Activities:
- a) List the City Hall innovation teams named in the article on civic innovation, giving each with its city as the article does.
- b) Render this sentence from the article on civic innovation in French: "There are some areas of policy that demand a greater investment than an app in order to make them meaningful to citizens."
- c) Write out the passage of the article on civic innovation between "There are some" and "a face-to-face meeting.", inclusive, substituting "public hearings" for "town hall meetings".

Text:
□ □ □ □ □ □ □
Teaching government how to fail
"Our job is to get government used to the idea of failing."
Nigel Jacobs' New Urban Mechanics team at Boston's City Hall has piloted several successful projects since its launch in 2010, from video game-inspired citizen engagement platforms to mobile apps to report potholes. But according to Jacob, one of the most important contributions the team is making to civic innovation is not building great apps and services, but in giving government officials the space to get things wrong.
The ultimate goal for City Hall innovation teams like the New Urban Mechanics in Boston and Philadelphia, San Francisco's Office of Civic Innovation, Chicago's Department of Innovation and Technology and New York's Department of Information Technology and Telecommunications is to foster innovation across government departments. Jacob, who co-founded his team with Chris Osgood, says that's not easy because city governments have a culture of risk aversion -- naturally so, given the nature of their services -- and that despite a general enthusiasm for new solutions, it's tough to get new initiatives moving.
New Urban Mechanics tries to address that problem by acting as a "risk aggregator", he says, encouraging innovators from outside their office to try out projects and use them as a host organization. Those innovators can be from within government or the wider community: "We regard innovators inside government or outside it no differently," Jacob says. For city officials, professional considerations can be a limiting factor, so his team focuses on providing a pathway for internal innovators to express and act on their ideas without exposing their own jobs and reputations if things didn't work out so well.
The caution around innovation doesn't generally stem from senior managers in government, who have - in Jacob's experience - been amongst the most eager to find new solutions, even if they had no idea how. Those who need the most risk support he says, are the middle-to-upper management who are responsible for the day-to-day functioning of services and had real problem-solving expertise, but are wary of the consequences of screwing something up. One way to reduce the fear of innovation is to deploy projects very quickly - the Flu Shot web app to inform Bostonians about their nearest flu shot clinic, for instance, was deployed in under an hour, working from code written by civic technologists in Chicago. On the flip side, the consequences of failure can be minimized by identifying unsuccessful projects early, and exiting them relatively quickly: Jacob cites the example of Citizens Connect TXT, an SMS version of an existing platform that allows residents to report neighbourhood problems by text that was trialled in summer 2012, but was rolled up in the Fall after participation rates were lower than expected.
The practice of rapid prototyping and evaluation is not typical in government, says Jacob, although it borrows heavily from the Lean Startup methodology developed by Silicon Valley entrepreneur Eric Ries. Ries proposes that 'entrepreneurs are everywhere' and companies should "build, measure and learn." Those ideas complement the 'government as a platform' model popularised by Tim O'Reilly's 2010 book Open Government, which suggests that one of the biggest tasks for government 2.0 is to "lower barriers to experimentation."
A pipeline of promising innovation projects doesn't deliver openness and efficiency on its own, though, since all those projects need highly engaged citizens to work and develop. That doesn't just mean an active user group to test features and usability: citizens need to be part of the process of generating new innovation projects. Here Jacob says that apps can act as "a gateway drug" for civic engagement: citizens who become interested in one issue through a useful and entertaining app are likely to broaden their interest and expand the range of issues they follow - even the geography they identify with. In other words, people begin by engaging with issues immediate to them and their street, and when they see the possibility for positive change, they begin to think about other issues and the larger community they belong to.
There are some areas of policy that demand a greater investment than an app in order to make them meaningful to citizens. The planning process is notoriously complex and difficult to engage with, so the New Urban Mechanics are working with Eric Gordon's Engagement Game Lab at Emerson College to pilot Citizen PlanIt, a platform that presents planning decisions in the style of a video game and has been tested in Detroit, Philadelphia and Salem, MA. The platform seeks to rid the process of its negative associations with lengthy town hall meetings by embracing what Gordon, Schirra and Hollander call 'immersive planning' that draws on the techniques used by popular video games. Citizens of any age can participate - Gordon says players as young as eight have been influencing planning outcomes - and games take place over a series of three weeks, concluding with a face-to-face meeting.
Like Jacob, Gordon says it's critical that government doesn't simply create innovative projects, but that it also creates and ecosystem of experimentation and learning that is a safe space for innovation among officials and citizens alike. "Civic learning is motivated by social connections and not merely by clear channels between citizens and government," Gordon says.
□ □ □ □ □ □ □
(Data extracted from a collection)
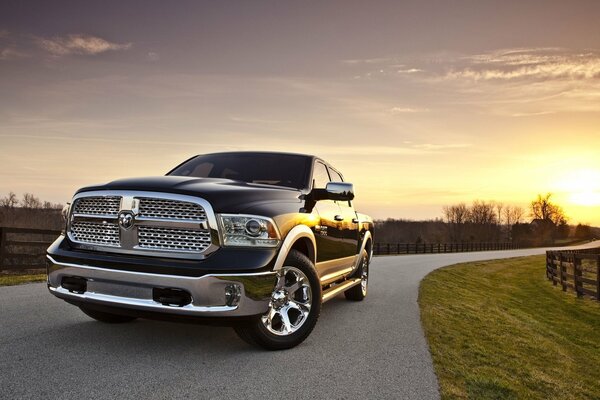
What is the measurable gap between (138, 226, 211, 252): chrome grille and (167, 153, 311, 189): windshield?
1.76 metres

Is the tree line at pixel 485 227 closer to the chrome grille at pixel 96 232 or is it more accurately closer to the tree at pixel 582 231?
the tree at pixel 582 231

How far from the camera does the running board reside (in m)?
6.08

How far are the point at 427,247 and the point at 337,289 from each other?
□ □ □ □ □ □ □
Responses:
- a)
- New Urban Mechanics in Boston
- New Urban Mechanics in Philadelphia
- San Francisco's Office of Civic Innovation
- Chicago's Department of Innovation and Technology
- New York's Department of Information Technology and Telecommunications

- b) Certains domaines de l'action publique exigent un investissement plus important qu'une application pour qu'ils aient du sens pour les citoyens.

- c)
There are some areas of policy that demand a greater investment than an app in order to make them meaningful to citizens. The planning process is notoriously complex and difficult to engage with, so the New Urban Mechanics are working with Eric Gordon's Engagement Game Lab at Emerson College to pilot Citizen PlanIt, a platform that presents planning decisions in the style of a video game and has been tested in Detroit, Philadelphia and Salem, MA. The platform seeks to rid the process of its negative associations with lengthy public hearings by embracing what Gordon, Schirra and Hollander call 'immersive planning' that draws on the techniques used by popular video games. Citizens of any age can participate - Gordon says players as young as eight have been influencing planning outcomes - and games take place over a series of three weeks, concluding with a face-to-face meeting.